**Data lines:**
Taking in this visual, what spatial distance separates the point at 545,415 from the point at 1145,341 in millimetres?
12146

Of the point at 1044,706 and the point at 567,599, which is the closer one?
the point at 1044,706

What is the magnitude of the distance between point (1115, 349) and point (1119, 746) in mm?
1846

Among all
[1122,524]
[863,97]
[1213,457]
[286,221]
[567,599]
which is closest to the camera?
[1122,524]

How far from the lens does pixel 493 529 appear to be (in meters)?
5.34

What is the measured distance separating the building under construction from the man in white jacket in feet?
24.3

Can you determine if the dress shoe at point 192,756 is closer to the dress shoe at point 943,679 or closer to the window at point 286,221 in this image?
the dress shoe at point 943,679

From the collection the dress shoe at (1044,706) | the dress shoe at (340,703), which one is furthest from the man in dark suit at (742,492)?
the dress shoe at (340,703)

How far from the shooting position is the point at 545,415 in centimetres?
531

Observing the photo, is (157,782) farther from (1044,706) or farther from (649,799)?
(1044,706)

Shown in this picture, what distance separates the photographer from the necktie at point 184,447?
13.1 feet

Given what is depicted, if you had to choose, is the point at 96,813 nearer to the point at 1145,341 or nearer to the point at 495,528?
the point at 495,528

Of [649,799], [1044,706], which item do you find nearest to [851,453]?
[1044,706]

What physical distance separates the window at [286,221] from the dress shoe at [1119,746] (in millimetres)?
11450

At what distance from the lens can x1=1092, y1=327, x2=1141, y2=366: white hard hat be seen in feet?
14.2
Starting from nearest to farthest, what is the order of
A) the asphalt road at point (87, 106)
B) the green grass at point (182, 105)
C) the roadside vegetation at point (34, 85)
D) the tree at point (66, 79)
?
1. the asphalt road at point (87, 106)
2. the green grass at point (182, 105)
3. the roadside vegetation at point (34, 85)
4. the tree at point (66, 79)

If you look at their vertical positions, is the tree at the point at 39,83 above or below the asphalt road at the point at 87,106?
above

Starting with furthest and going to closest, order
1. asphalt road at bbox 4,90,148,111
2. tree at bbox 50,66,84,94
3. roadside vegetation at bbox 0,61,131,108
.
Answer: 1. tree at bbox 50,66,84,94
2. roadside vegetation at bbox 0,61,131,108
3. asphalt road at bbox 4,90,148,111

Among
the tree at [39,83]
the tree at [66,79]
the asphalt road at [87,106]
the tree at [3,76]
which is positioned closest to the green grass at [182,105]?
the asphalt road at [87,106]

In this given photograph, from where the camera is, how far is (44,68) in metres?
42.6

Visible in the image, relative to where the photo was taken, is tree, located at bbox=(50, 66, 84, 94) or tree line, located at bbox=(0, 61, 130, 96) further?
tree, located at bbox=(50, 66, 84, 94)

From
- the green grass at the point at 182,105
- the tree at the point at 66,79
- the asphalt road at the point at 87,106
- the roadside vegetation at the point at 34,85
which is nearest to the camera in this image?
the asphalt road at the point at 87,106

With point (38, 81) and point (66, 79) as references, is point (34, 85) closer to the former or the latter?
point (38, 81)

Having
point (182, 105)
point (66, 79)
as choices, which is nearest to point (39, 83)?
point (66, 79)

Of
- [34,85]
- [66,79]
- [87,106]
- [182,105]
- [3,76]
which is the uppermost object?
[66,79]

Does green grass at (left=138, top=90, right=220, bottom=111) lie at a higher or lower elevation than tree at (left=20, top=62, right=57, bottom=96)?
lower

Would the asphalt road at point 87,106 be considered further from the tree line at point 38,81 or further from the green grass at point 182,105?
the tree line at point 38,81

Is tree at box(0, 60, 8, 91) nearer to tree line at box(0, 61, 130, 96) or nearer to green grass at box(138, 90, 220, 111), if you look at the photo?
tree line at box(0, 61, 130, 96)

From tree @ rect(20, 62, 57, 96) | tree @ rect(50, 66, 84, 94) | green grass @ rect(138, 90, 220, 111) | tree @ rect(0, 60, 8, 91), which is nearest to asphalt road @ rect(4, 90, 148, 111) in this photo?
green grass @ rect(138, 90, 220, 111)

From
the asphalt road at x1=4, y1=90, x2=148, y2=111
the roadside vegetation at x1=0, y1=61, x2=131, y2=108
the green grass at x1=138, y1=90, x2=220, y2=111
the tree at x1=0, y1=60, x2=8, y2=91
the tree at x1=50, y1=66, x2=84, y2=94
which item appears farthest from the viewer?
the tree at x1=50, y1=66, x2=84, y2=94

--

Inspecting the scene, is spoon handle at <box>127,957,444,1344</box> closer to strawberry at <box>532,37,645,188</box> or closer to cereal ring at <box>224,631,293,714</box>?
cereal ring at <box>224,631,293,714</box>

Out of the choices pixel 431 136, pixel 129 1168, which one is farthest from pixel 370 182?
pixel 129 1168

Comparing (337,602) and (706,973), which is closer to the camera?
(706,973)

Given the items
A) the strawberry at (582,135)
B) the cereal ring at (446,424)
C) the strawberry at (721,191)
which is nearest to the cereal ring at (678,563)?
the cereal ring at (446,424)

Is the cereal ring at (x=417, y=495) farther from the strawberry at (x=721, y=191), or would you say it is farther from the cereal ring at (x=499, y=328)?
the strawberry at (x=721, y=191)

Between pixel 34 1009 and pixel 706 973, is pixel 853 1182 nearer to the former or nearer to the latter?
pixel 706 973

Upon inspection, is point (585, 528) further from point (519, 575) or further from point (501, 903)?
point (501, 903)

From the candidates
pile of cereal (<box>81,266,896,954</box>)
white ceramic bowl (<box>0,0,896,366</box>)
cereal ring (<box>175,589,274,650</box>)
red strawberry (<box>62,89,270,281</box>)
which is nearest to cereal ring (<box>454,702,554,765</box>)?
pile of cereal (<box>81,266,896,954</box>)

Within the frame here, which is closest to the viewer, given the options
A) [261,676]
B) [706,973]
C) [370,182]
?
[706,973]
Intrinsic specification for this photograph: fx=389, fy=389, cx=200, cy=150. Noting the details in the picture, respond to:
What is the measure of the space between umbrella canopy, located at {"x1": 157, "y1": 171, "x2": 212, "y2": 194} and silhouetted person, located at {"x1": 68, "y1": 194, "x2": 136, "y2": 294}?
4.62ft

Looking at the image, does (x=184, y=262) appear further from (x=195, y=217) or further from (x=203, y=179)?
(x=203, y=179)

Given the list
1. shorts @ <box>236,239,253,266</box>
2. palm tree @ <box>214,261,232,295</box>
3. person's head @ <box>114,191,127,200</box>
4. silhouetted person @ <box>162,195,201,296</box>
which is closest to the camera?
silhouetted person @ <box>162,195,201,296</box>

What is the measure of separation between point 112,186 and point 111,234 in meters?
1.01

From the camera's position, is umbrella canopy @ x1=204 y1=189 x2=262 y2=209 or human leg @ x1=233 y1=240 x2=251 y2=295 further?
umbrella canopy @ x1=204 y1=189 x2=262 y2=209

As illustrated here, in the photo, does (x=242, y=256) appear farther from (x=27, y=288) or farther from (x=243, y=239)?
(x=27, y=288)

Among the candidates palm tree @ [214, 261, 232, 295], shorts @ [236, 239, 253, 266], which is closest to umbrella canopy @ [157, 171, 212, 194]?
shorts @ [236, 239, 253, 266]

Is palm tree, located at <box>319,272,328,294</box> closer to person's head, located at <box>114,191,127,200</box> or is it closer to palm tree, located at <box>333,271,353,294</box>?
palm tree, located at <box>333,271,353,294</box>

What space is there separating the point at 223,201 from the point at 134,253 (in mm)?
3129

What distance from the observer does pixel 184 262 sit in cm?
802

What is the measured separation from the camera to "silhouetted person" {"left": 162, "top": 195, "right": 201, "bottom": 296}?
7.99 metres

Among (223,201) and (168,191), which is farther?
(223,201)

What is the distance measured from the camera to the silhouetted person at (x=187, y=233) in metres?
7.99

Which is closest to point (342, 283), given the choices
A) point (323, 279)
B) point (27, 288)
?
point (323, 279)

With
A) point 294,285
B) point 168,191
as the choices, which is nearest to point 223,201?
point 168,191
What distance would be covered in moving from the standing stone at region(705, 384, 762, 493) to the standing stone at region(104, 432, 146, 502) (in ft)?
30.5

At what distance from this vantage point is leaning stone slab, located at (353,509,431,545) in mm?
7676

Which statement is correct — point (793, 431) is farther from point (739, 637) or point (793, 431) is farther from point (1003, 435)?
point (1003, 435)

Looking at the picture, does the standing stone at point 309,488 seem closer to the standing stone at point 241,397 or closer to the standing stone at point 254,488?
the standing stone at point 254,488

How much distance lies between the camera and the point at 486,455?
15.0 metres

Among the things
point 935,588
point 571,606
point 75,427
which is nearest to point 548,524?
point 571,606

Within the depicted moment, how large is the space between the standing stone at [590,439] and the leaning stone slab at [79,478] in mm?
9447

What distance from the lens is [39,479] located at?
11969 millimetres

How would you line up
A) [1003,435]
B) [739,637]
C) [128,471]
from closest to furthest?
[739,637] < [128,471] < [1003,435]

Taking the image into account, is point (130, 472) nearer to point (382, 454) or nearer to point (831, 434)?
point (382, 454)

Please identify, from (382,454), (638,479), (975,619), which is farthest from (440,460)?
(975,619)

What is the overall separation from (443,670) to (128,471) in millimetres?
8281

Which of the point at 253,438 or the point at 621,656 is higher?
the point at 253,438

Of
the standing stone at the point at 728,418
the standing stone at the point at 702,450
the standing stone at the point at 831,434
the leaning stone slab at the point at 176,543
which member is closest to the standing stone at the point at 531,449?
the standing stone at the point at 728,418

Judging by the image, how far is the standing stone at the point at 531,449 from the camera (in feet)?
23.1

**Stated problem:** Reproduce the data verbatim, starting with the line that contains "How far from the shooting" and going on through the line that contains "3. asphalt road at bbox 4,90,148,111", with both of those lines included.

**Solution:**
How far from the shooting position is the point at 545,415 in centimetres?
531

Observing the photo, is (157,782) farther from (1044,706) or farther from (649,799)?
(1044,706)

Shown in this picture, what distance separates the photographer from the necktie at point 184,447?
13.1 feet

Given what is depicted, if you had to choose, is the point at 96,813 nearer to the point at 1145,341 or nearer to the point at 495,528?
the point at 495,528

Of [649,799], [1044,706], which item do you find nearest to [851,453]?
[1044,706]

What physical distance separates the window at [286,221] from the dress shoe at [1119,746] (in millimetres)?
11450

At what distance from the lens can x1=1092, y1=327, x2=1141, y2=366: white hard hat be seen in feet?
14.2
Starting from nearest to farthest, what is the order of
A) the asphalt road at point (87, 106)
B) the green grass at point (182, 105)
C) the roadside vegetation at point (34, 85)
D) the tree at point (66, 79)
?
1. the asphalt road at point (87, 106)
2. the green grass at point (182, 105)
3. the roadside vegetation at point (34, 85)
4. the tree at point (66, 79)

If you look at their vertical positions, is the tree at the point at 39,83 above or below the asphalt road at the point at 87,106?
above

Starting with furthest and going to closest, order
1. asphalt road at bbox 4,90,148,111
2. tree at bbox 50,66,84,94
3. roadside vegetation at bbox 0,61,131,108
.
Answer: 1. tree at bbox 50,66,84,94
2. roadside vegetation at bbox 0,61,131,108
3. asphalt road at bbox 4,90,148,111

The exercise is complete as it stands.